Cultural Anthropology’s View on Child Rearing

By Madison Pearson

Cultural Anthropology studies a culture to understand its behaviors and values. As anthropology sees it, culture is the all-encompassing force that influences a child’s development, personality, psyche, and actions. It defines who they are, who they are going to be, their future, and their culture’s future. Essentially, children are raised by their culture. This process, called enculturation, starts with how children are treated by their community at a very young age, and occurs in three main forms.

The first type of child-rearing is independence training and is the culturally accepted norm amongst large, industrialized societies. Cultural Anthropology: The Human Challenge writes that these cultures, “foster independence, self-reliance, and personal achievement” [137]. The American culture desires these attributes, and raises its children accordingly. As John Adams, a founding father and America’s second president, expressed, “Children should be educated and instructed in the principles of freedom.” Independence training is built solely around the importance of the individual and encourages people to be ambitious, innovative, persistent, and brave.

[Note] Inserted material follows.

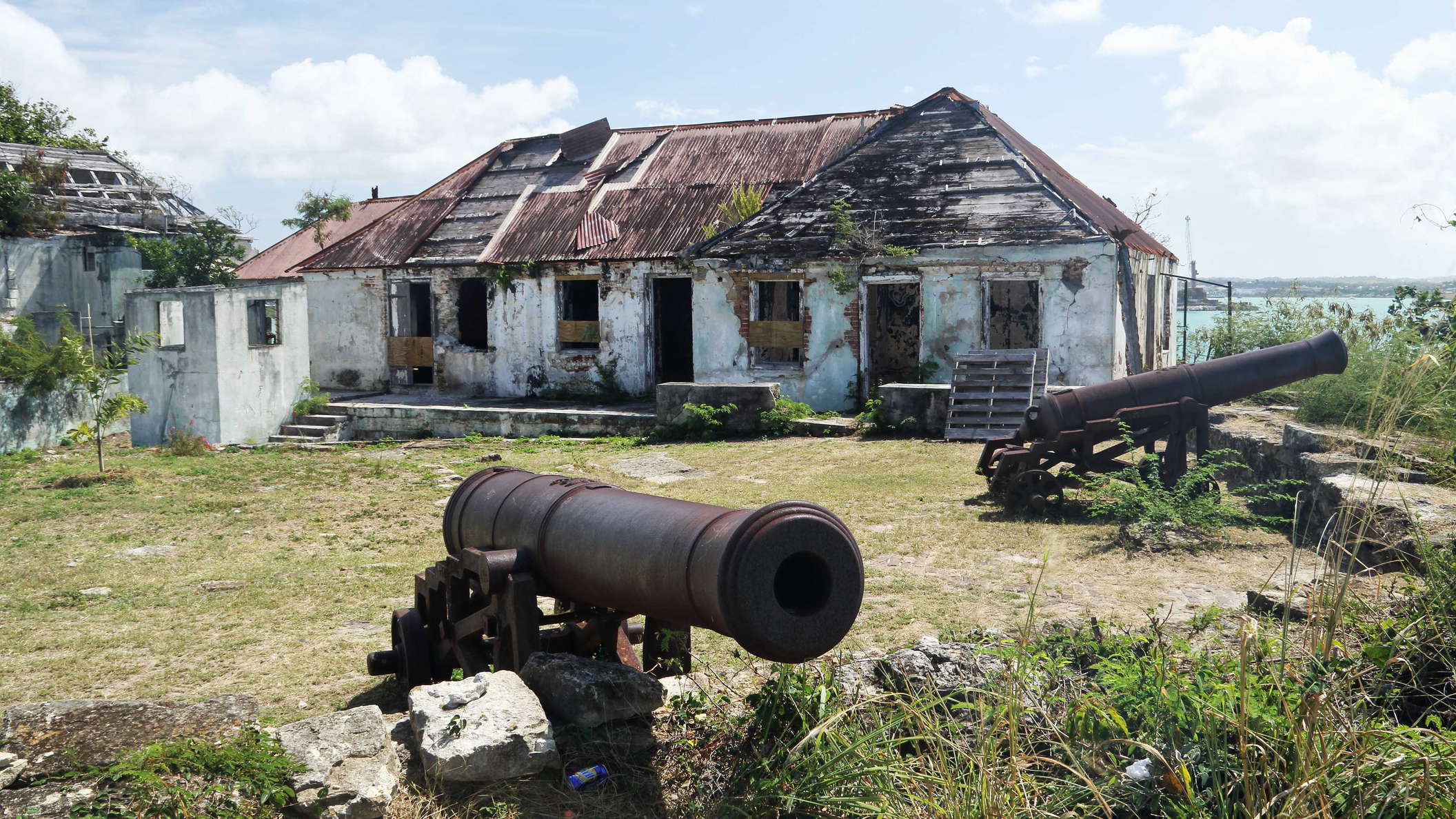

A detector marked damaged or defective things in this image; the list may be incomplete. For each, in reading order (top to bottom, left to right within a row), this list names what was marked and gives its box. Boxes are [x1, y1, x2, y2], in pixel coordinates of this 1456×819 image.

rusted roof panel [237, 196, 408, 279]
rusty iron cannon [971, 327, 1346, 510]
rusty iron cannon [367, 466, 866, 681]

Dependence training is nearly the complete opposite. Societies that employ this strategy are focused on the importance of extended family and community. Dependence training is most common in smaller groups, such as food-foragers, pastoralists, and isolated farming communities. The Cultural Anthropologytextbook states, “dependence training socializes people to think of themselves in terms of the larger whole. Its effect is to create community members whose idea of selfhood transcends individualism” [135]. For example, children in these societies learn to complete small tasks at a very early age. This strategy is essential to the community’s survival, as it teaches its children to contribute to the well-being of the entire group. Cultures that utilize dependence training emphasize the importance of generosity.

Meanwhile, interdependence training is another, if less common, form of child-rearing. Cultural Anthropology states that children raised in these communities are, “made to feel ‘constantly cherished by as many people as possible,’ learning early on that individual security comes through the intertwining of lives, collectively sharing joys and burdens (Gottlieb, 2003, 2004, 2005)” [136]. At the core, these cultures value social connections through meaningful relationships with many different people. The Beng peoples of Côte d’Ivoire in West Africa raise their children this way. They believe that each infant is filled with the spirit, or wru, of an ancestor. Because of this, the entire community has a sense of honor for the infant, and will nurture it collectively [136].

Parents who seek to raise their child in accordance with their own culture, may automatically ascribe to one of these strategies; or they may implement an eclectic mix that mirrors their personal values of how they want their child to be nurtured and loved.